Ether’s (ETH) $230-million options expiry on Friday appears to have shifted market sentiment in favor of the bulls, at least momentarily, as investors remain cautiously optimistic about the upcoming London hard fork and the prospect that Bitcoin (BTC) has established a firm bottom.
ETH price update
ETH rose more than 6.5% to $2,370 on Sunday, the highest in over two weeks, according to Cointelegraph Markets Pro. Weekend trade volumes remained characteristically low at just over $18 billion.
At current values, Ether has a total market capitalization of $274.8 billion.
The decentralized finance (DeFi) market, which is largely built on top of Ethereum, saw cumulative gains of 9% on Sunday. The total market value of DeFi coins is $67.3 billion, according to CoinGecko data.
Meanwhile, Bitcoin’s price crossed $35,600, having gained 2.6%.
The battle between the bulls and the bears was on display in the options market last month, with both camps expecting extreme price fluctuations for Ether leading into the options expiry on Friday. As Cointelegraph reported, the $2,200 price level is where the bulls start to increase their lead, as evidenced by the ratio of call options to put options.
London hard fork looms
Ethereum’s London hard fork, which contains the highly anticipated Ethereum Improvement Proposal 1559, launched on the Ropsten testnet on June 24, setting the stage for the full mainnet implementation later in July.

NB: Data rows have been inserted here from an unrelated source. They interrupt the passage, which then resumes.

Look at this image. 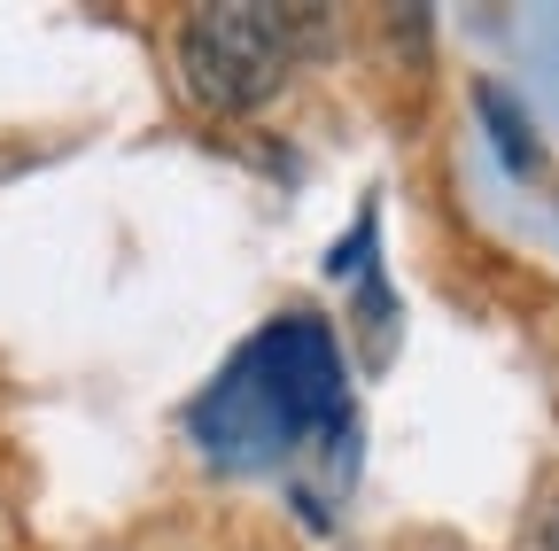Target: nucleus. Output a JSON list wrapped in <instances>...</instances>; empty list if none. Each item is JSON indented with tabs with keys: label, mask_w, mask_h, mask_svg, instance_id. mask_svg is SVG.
I'll return each mask as SVG.
<instances>
[{
	"label": "nucleus",
	"mask_w": 559,
	"mask_h": 551,
	"mask_svg": "<svg viewBox=\"0 0 559 551\" xmlns=\"http://www.w3.org/2000/svg\"><path fill=\"white\" fill-rule=\"evenodd\" d=\"M342 342L326 319H272L257 342H241L234 366L202 388L194 404V443L226 474H272L304 458L342 428Z\"/></svg>",
	"instance_id": "1"
},
{
	"label": "nucleus",
	"mask_w": 559,
	"mask_h": 551,
	"mask_svg": "<svg viewBox=\"0 0 559 551\" xmlns=\"http://www.w3.org/2000/svg\"><path fill=\"white\" fill-rule=\"evenodd\" d=\"M319 32L326 9L311 0H210L179 24V86L210 117H257L288 94Z\"/></svg>",
	"instance_id": "2"
},
{
	"label": "nucleus",
	"mask_w": 559,
	"mask_h": 551,
	"mask_svg": "<svg viewBox=\"0 0 559 551\" xmlns=\"http://www.w3.org/2000/svg\"><path fill=\"white\" fill-rule=\"evenodd\" d=\"M528 551H559V490L528 513Z\"/></svg>",
	"instance_id": "3"
}]
</instances>
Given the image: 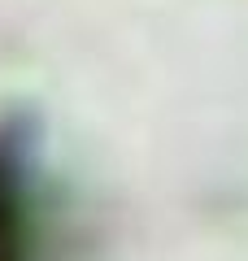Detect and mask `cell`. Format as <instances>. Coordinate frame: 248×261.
Segmentation results:
<instances>
[{
	"label": "cell",
	"instance_id": "obj_1",
	"mask_svg": "<svg viewBox=\"0 0 248 261\" xmlns=\"http://www.w3.org/2000/svg\"><path fill=\"white\" fill-rule=\"evenodd\" d=\"M0 261H27V226H22V205L13 196L9 178L0 170Z\"/></svg>",
	"mask_w": 248,
	"mask_h": 261
}]
</instances>
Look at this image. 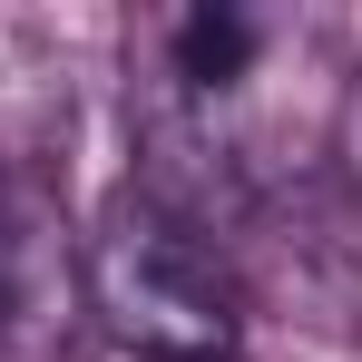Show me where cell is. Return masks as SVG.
<instances>
[{
  "mask_svg": "<svg viewBox=\"0 0 362 362\" xmlns=\"http://www.w3.org/2000/svg\"><path fill=\"white\" fill-rule=\"evenodd\" d=\"M88 323L78 235L49 177H0V362H69Z\"/></svg>",
  "mask_w": 362,
  "mask_h": 362,
  "instance_id": "cell-2",
  "label": "cell"
},
{
  "mask_svg": "<svg viewBox=\"0 0 362 362\" xmlns=\"http://www.w3.org/2000/svg\"><path fill=\"white\" fill-rule=\"evenodd\" d=\"M216 362H235V353H216Z\"/></svg>",
  "mask_w": 362,
  "mask_h": 362,
  "instance_id": "cell-4",
  "label": "cell"
},
{
  "mask_svg": "<svg viewBox=\"0 0 362 362\" xmlns=\"http://www.w3.org/2000/svg\"><path fill=\"white\" fill-rule=\"evenodd\" d=\"M78 274H88V313L118 333L127 353H147V362H216V353H235L245 284H235V264H226V245L196 235L167 206H147L137 186H118L98 206V226L78 245Z\"/></svg>",
  "mask_w": 362,
  "mask_h": 362,
  "instance_id": "cell-1",
  "label": "cell"
},
{
  "mask_svg": "<svg viewBox=\"0 0 362 362\" xmlns=\"http://www.w3.org/2000/svg\"><path fill=\"white\" fill-rule=\"evenodd\" d=\"M255 49H264V20L235 10V0H206V10H186L167 30V78L206 108V98H226V88L255 78Z\"/></svg>",
  "mask_w": 362,
  "mask_h": 362,
  "instance_id": "cell-3",
  "label": "cell"
}]
</instances>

The hard fork is anticipated to have a positive impact on Ether’s value thanks to several proposal upgrades, including the transition to the eco-friendly proof-of-stake consensus and a new “scarcity” feature that will reduce the number of tokens in circulation.
Analysts expect investors to increase their exposure to ETH leading into the hard fork. On-chain data suggests this is already happening, as Ethereum registered over 750,000 active addresses last week, exceeding Bitcoin by a considerable margin.
Analytics firm Santiment, which provided the data, described the active-address flippening as “historic.”